Page MenuHomeClusterLabs Projects

Colocation score doubled for promotion score
Open, HighPublic

Assigned To
Authored By
kgaillot
Thu, Jun 6, 3:17 PM
Tags
  • Restricted Project
  • Restricted Project
  • Restricted Project
Referenced Files
Restricted File
Thu, Jun 6, 3:18 PM
Subscribers

Description

Reported by Andrew Beekhof

In the scheduler input F768756, rsc_SAPHana_I13_HDB00 has the below promotion scores on four nodes, plus a 99-score promoted colocation with vpcip.

  • ib1-az1-dbn1[1] (with vpcip): 100
  • ib1-az1-dbn2[2]: -12200
  • ib1-az2-dbn1[3]: 150
  • ib1-az2-dbn2[4]: -10000

The promotion priority on node 1 counts the colocation score twice (giving a total of 298) since 2984222d in 2.1.7. It appears this is a bug and not an improvement, but that needs to be verified.

Event Timeline

kgaillot triaged this task as High priority.
kgaillot created this task.
kgaillot created this object with edit policy "Restricted Project (Project)".
kgaillot updated the task description. (Show Details)

Yes we're adding it twice which does seem like a bug.

(pcmk__apply_coloc_to_priority)         trace: Applied master-prefers-vpcip to rsc_SAPHana_I13_HDB00:2 promotion priority (now 199 after adding 199)
(set_instance_priority)         trace: Assigning rsc_SAPHana_I13_HDB00:2 priority = 199
...
(sort_promotable_instances)     trace: Adding scores for rsc_SAPHana_I13_HDB00-clone: initial promotion priority for rsc_SAPHana_I13_HDB00:2 is 199
(add_promotion_priority_to_node_score)  trace: Added cumulative priority of rsc_SAPHana_I13_HDB00:2 (199) to score on ib1-az1-dbn1 (now 199)

[Entries for bounding box labeling]
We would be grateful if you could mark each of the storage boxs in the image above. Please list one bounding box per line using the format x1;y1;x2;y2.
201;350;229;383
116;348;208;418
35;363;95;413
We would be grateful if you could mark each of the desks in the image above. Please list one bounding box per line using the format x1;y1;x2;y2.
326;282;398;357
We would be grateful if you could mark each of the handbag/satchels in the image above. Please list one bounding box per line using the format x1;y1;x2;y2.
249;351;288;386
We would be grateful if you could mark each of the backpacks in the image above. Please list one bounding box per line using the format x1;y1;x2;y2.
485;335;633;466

Work to complete:
[a] Write out everything in the colocation bug report from "Reported by Andrew" down to "colocation with vpcip.".
[b] Answer these questions using the colocation bug report:
(i) Who reported the problem?
(ii) What promotion score does node ib1-az2-dbn1 have?
(iii) In which release did the colocation score start being counted twice?
[c] Supply the next part of the colocation bug report, starting after its final line.

Task results:
[a]
Reported by Andrew Beekhof

In the scheduler input F768756, rsc_SAPHana_I13_HDB00 has the below promotion scores on four nodes, plus a 99-score promoted colocation with vpcip.

[b]
(i) Andrew Beekhof
(ii) 150
(iii) 2.1.7

[c]
(pcmk__add_this_with)   trace: Adding colocation master-prefers-vpcip (rsc_SAPHana_I13_HDB00-clone with vpcip using #uname @99) to 'this with' list for rsc_SAPHana_I13_HDB00-clone
(apply_coloc_to_dependent)      trace: Applying colocation master-prefers-vpcip (promoted rsc_SAPHana_I13_HDB00-clone with vpcip) @99
(add_node_scores_matching_attr)         trace: ib1-az1-dbn1: 199 + 0.000099 * 1000000 = 298

Neither pcmk__apply_coloc_to_priority(), add_promotion_priority_to_node_score(), nor apply_coloc_to_dependent() is redundant as of right now (I tested dropping each), so this is going to require some work. Hoping it's not too bad...


Initial results look okay with dropping apply_coloc_to_dependent() and adding a block to pcmk__apply_coloc_to_priority()... I need to mess with it some more. We also might prefer moving logic into apply_coloc_to_dependent() and trying to get rid of pcmk__apply_coloc_to_priority() instead, if possible.

Side note, the test input itself is intriguing. The summary wouldn't change even if this issue were fixed and the scores were applied correctly. So the problem shouldn't have been noticeable with this particular input.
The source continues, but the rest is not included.